The Three Pintos, University College Opera, UCL, Bloomsbury Theatre, March 2011

There’s only one real Don Pinto, the other two being imposters. The real one is on his way to marry Donna Clarissa, a young lady he’s never met, but on the journey this rather clueless young man falls in with the sharp-witted Don Gaston, who takes his place. At Clarissa’s family home, Gaston in turn meets Don Gomez, Clarissa’s secret beloved, who has been smuggled in by her servant Laura. The cheerful imposter generously decides to step aside in favour of Gomez, leaving Clarissa free to marry her beloved, despite her father’s plans in favour of Don Pinto, the son of a friend from long ago. The father has not met any of the three ‘Pintos’ — Pinto, Gaston or Gomez — so he is none the wiser. In the event, when his daughter and Gomez are united, the real Pinto enters, demonstrating the art of wooing that Don Gaston wittily taught him, and making a fool of himself. Nobody believes he’s who he says he is, and when he recognises Gaston and rushes furiously at him, he’s thrown out.

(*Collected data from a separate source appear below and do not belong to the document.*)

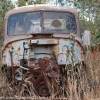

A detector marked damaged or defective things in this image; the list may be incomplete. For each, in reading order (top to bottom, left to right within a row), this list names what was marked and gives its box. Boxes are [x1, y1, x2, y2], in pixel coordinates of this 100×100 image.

cracked windshield [7, 11, 76, 35]
rusted abandoned truck [1, 4, 86, 98]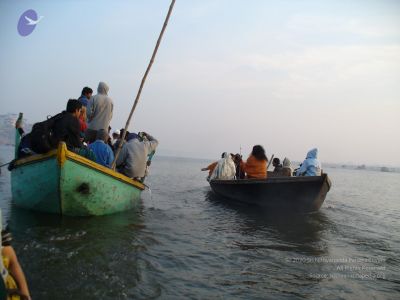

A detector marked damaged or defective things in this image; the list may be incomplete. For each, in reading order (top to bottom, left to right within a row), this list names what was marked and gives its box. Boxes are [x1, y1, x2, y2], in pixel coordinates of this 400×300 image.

rusty metal hull [10, 143, 145, 216]
rusty metal hull [209, 173, 332, 213]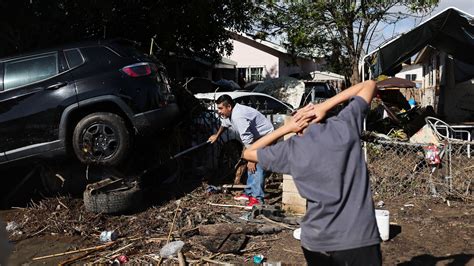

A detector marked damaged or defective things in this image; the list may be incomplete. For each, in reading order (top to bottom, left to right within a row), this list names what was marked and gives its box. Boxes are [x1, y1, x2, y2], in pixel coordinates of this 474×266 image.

damaged vehicle [0, 39, 178, 168]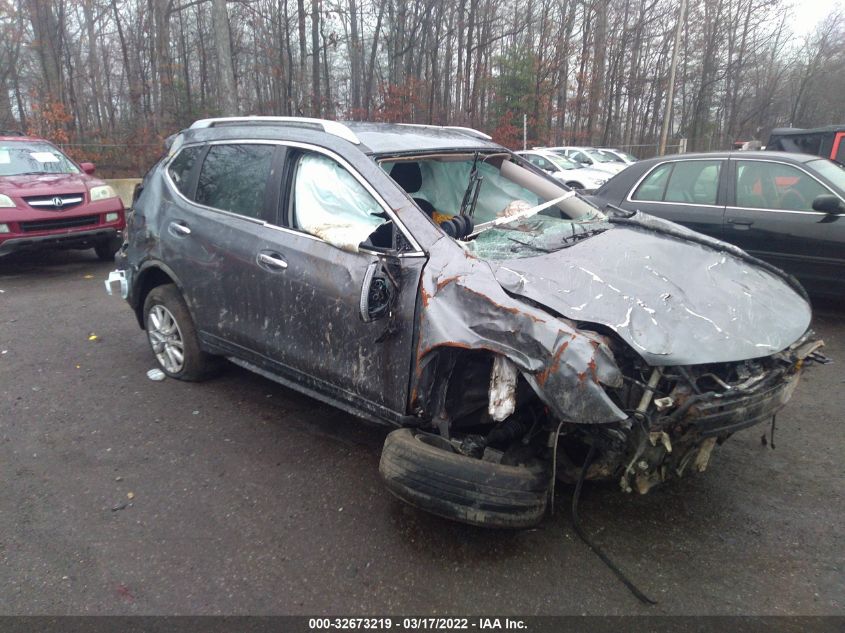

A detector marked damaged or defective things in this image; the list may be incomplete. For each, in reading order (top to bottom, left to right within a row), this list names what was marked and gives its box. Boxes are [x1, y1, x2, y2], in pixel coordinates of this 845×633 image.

shattered windshield [380, 152, 604, 258]
severely damaged suv [109, 117, 820, 528]
bent hood [492, 226, 816, 366]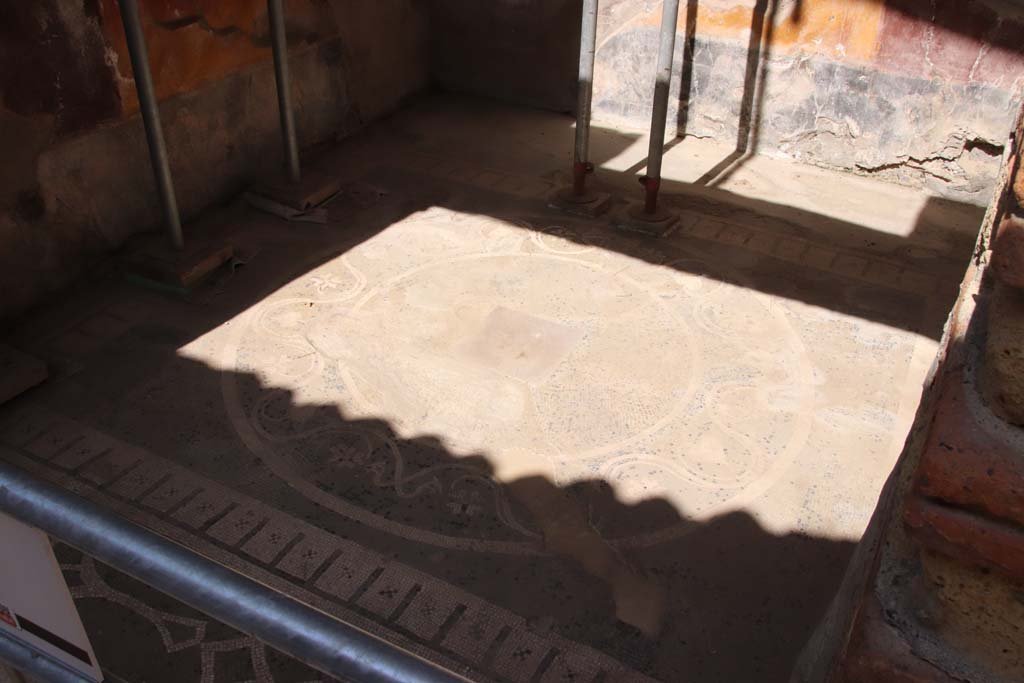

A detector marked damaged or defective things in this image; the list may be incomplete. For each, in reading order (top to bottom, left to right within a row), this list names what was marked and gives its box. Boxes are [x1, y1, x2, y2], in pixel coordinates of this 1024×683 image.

rusted metal pole [117, 0, 184, 249]
rusted metal pole [268, 0, 299, 184]
rusted metal pole [577, 0, 598, 196]
rusted metal pole [638, 0, 679, 214]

Act I, all photos by Dan Swerdlow

It was a romp. Some deliberately camp acting and nineteen sixties costumes including the most frightful baby doll dress in shocking pink for Clarissa. Played for laughs as a Rossini-like opera, it even had a swimming pool on stage in Act 3, just like Il Turco in Italia at the Royal Opera House.

This opera — Die Drei Pintos — is essentially by Weber, but he left it largely uncompleted when he died in 1826 aged 39, and his family tried to get someone to take it on. After several false starts they approached Meyerbeer, who hung onto it for 26 years, and did nothing. Eventually it found its way to a 26-year old Mahler, who did the remarkable job of putting it all together, and it’s a delight. Congratulations to UCL Opera and their music director Charles Peebles for putting it on.

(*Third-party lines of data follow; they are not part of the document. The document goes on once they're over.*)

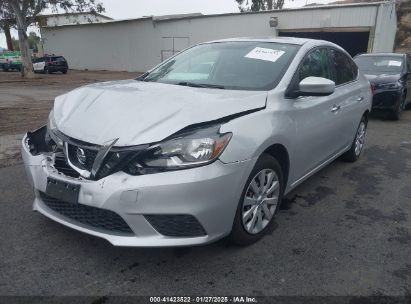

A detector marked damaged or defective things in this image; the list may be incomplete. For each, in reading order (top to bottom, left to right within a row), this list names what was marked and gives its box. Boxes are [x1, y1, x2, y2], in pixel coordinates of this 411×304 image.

damaged hood [54, 79, 268, 146]
crumpled front bumper [21, 134, 258, 247]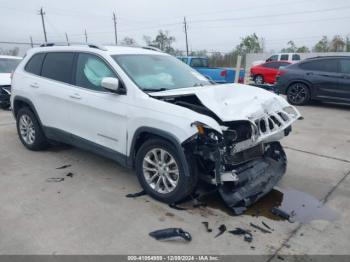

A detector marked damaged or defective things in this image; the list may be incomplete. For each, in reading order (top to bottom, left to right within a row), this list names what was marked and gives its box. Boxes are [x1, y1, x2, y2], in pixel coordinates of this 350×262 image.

damaged white suv [11, 44, 300, 213]
bent hood [150, 84, 298, 123]
crushed front bumper [219, 142, 288, 214]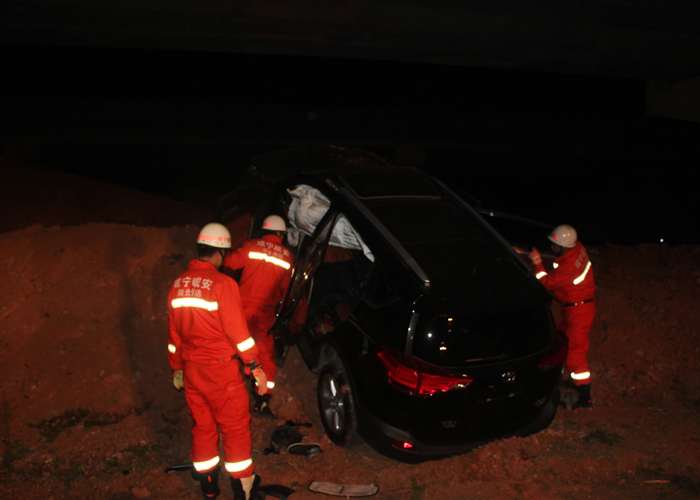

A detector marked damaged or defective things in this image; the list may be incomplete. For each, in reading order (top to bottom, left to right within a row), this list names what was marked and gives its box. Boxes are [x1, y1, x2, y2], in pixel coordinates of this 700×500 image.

crashed car [216, 146, 568, 462]
damaged vehicle [216, 146, 568, 462]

Robin Bailey and Edward Davison as Gaston and Ambrosio

The performers, orchestra and singers are students at UCL and other parts of London University, along with some outsiders. Among these, Alistair Digges as Don Gomez was superb. What a noble voice and beautiful tone he has, and when he appeared suitably attired for the wedding, he looked quite the most charming man on stage. The other soloists also did well, but while the men sang in English the women seemed to be singing in some foreign tongue that I couldn’t fathom, though they certainly spoke in English. Robin Bailey gave a witty and well-sung performance in the main role of Don Gaston, ably supported by UCL student Edward Davison as a delightful Ambrosio, his valet. As the real Don Pinto, UCL student Nick Goodman sang and performed with great presence in what is astonishingly his first solo role.

Nick Goodman as Don Pinto, trying to woo the bride

In the end, Gaston admits that the original Don Pinto, who seemed to have gate-crashed the wedding party, is in fact the real one, and the astonished Gomez then turns to Gaston and says, “but you’re Don Pinto”. “So there are three Don Pintos!” says the astonished father, giving us the title of the opera, and with Gaston’s encouragement he blesses his daughter’s marriage to Don Gomez.